I dati previsionali relativi al Terzo Trimestre 2015 appena concluso (luglio, agosto, settembre) mostrano che il trend ascensionale è divenuto ormai strutturale. Internet e Periodici sono spalla a spalla per aggiudicarsi il terzo posto nella raccolta pubblicitaria in Italia tra i mezzi di comunicazione. Dopo televisione e quotidiani. Secondo i report Nielsen, Internet aveva raggiunto i periodici già nel Primo Trimestre 2014, dato rafforzato nel Secondo, relativo al periodo Aprile-Giugno. E poi consolidato sull’anno.

Ora, con i dati seppur presuntivi relativi al Terzo Trimestre 2015, si può dire che il trend è divenuto da congiunturale strutturale. A spingere Internet è stato soprattutto il calo persistente e significativo della stampa periodica.

Il Web, che continuava a crescere, ma percentualmente meno delle perdite degli altri comparti, ora sembra aver messo le ali. È la rivincita dei cosiddetti New Media su una parte di quelli tradizionali. Tra questi ultimi, infatti, ci sono ancora i quotidiani che si difendono, anche se il calo delineantesi, nel raffronto 2014-2015, è percentualmente a due cifre. Secondo i dati Nielsen, Internet è sempre più forte.

Indicativa l’attenzione consolidata degli investitori verso le Piattaforme Digitali, cui non riservano più una quota residuale del budget dopo aver pianificato sui media tradizionali. A spingere gli inserzionisti verso Internet ci sono per esempio, secondo i principali Istituti di ricerca, il tempo crescente che i lettori passano sui media digitali e le opportunità date dalle nuove forme di pubblicità online tra cui il native advertising. Si tratta di contenuti pubblicitari redatti dai giornalisti di una testata, tenuti distinti dalle News, che permettono di raccontare in modo più coinvolgente e interattivo la storia di un’azienda. Negli Stati Uniti si è iniziato a parlarne come di una sorta di discendente dei vecchi articoli publiredazionali. Si è cominciato a farlo peraltro da nobili lombi, il New York Times; in Italia ci si cimenta adesso, tra gli altri, anche il Corriere della Sera.

^^^^^^^^

_Cosa serve_
Trascrivi dal brano sulla raccolta pubblicitaria il passo che comincia con "I dati previsionali" e finisce con "poi consolidato sull’anno.". Le righe che seguono sono materiale a sé, distinto dal brano.

^^^^^^^^

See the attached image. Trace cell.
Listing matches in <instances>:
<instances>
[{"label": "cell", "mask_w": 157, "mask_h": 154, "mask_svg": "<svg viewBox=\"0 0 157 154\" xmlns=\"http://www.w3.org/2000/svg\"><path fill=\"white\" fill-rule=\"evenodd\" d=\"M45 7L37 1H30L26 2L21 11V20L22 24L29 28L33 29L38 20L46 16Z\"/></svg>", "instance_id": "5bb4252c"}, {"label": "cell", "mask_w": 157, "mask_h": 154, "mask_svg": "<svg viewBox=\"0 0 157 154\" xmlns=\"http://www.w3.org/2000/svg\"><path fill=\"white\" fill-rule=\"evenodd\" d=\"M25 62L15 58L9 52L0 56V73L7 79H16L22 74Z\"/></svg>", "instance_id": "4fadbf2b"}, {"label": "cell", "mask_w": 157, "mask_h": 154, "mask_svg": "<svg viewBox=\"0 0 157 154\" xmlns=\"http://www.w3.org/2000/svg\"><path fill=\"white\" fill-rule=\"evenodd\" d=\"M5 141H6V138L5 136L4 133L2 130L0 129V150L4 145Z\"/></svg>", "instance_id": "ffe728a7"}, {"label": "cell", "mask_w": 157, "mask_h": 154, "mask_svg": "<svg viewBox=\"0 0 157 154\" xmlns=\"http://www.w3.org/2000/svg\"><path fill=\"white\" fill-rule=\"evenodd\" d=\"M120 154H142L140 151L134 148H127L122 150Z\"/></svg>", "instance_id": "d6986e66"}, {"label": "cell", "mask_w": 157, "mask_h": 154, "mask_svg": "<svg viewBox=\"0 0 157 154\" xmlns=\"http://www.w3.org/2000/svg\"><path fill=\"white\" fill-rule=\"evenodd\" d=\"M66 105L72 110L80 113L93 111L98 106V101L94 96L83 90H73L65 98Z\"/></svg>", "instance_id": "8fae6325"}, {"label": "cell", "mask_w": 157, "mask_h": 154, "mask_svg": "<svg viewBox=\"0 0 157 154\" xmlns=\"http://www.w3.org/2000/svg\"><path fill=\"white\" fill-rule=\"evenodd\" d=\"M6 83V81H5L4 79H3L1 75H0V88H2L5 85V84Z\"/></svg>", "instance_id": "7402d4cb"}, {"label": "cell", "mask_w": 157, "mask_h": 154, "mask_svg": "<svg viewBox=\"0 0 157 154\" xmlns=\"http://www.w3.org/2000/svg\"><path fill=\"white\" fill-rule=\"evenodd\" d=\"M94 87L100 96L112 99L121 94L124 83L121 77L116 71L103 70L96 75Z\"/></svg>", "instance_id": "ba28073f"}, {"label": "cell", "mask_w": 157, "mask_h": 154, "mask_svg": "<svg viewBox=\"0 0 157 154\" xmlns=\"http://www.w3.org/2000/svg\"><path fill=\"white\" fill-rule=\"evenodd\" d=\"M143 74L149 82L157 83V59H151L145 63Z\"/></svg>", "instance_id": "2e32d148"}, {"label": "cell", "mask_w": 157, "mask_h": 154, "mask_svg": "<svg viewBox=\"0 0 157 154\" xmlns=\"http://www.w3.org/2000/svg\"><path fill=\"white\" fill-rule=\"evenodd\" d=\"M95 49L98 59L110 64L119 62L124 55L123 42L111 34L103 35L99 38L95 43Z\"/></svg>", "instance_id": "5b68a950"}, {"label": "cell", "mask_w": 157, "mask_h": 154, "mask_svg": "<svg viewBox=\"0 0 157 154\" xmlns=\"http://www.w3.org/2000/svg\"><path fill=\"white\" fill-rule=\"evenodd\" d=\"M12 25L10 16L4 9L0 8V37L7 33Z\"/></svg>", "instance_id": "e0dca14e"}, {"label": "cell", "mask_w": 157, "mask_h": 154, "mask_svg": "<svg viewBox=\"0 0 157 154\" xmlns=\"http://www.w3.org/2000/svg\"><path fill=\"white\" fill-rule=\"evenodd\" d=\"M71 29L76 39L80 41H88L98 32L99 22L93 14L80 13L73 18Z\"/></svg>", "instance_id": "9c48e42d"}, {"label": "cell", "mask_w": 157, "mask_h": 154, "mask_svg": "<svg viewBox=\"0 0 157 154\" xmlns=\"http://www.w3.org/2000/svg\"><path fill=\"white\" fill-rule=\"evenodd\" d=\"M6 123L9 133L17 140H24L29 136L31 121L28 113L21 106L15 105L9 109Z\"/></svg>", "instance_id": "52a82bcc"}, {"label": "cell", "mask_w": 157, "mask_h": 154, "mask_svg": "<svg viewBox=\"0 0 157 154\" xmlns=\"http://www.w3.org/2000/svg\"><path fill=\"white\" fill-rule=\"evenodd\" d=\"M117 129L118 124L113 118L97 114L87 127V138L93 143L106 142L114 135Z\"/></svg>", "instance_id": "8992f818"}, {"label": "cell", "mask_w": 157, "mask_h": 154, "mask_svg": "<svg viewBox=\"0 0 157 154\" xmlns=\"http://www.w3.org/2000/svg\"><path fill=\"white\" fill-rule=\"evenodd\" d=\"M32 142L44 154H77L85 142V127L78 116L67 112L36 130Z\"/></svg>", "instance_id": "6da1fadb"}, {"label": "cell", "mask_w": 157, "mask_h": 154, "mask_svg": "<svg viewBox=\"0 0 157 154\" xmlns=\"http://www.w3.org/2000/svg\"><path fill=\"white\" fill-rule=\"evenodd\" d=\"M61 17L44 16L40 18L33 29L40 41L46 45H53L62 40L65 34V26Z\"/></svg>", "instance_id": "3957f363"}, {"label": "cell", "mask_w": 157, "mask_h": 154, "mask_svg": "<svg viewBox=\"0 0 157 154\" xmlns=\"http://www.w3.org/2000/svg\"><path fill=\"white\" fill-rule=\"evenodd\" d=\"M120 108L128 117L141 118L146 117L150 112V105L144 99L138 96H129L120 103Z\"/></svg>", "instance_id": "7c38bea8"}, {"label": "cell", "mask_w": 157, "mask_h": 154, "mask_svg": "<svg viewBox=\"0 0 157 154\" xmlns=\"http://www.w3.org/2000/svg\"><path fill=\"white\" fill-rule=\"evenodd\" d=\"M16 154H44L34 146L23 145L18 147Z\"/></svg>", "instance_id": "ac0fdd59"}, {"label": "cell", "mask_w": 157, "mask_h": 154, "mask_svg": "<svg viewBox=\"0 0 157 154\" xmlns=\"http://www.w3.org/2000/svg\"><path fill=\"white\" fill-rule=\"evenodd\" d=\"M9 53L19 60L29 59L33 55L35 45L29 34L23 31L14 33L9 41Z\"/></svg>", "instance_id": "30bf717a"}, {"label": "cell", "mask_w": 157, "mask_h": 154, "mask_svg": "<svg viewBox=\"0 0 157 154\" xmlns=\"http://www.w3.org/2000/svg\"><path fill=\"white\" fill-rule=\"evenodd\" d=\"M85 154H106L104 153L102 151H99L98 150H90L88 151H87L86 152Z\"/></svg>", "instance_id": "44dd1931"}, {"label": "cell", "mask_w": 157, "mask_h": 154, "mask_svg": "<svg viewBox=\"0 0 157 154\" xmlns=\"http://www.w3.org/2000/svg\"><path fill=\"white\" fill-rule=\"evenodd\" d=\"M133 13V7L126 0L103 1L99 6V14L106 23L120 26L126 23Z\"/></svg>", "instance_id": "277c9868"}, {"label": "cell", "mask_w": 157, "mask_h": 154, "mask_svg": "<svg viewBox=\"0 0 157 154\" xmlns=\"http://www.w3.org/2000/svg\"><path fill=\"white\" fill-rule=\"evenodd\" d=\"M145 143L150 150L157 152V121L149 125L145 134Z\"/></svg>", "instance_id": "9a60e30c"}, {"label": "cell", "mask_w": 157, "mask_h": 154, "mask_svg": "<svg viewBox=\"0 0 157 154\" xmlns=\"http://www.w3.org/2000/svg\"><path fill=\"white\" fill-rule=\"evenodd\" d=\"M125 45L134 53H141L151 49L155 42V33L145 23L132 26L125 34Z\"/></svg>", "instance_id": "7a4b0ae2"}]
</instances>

^^^^^^^^

_Spazio risposta_
I dati previsionali relativi al Terzo Trimestre 2015 appena concluso (luglio, agosto, settembre) mostrano che il trend ascensionale è divenuto ormai strutturale. Internet e Periodici sono spalla a spalla per aggiudicarsi il terzo posto nella raccolta pubblicitaria in Italia tra i mezzi di comunicazione. Dopo televisione e quotidiani. Secondo i report Nielsen, Internet aveva raggiunto i periodici già nel Primo Trimestre 2014, dato rafforzato nel Secondo, relativo al periodo Aprile-Giugno. E poi consolidato sull’anno.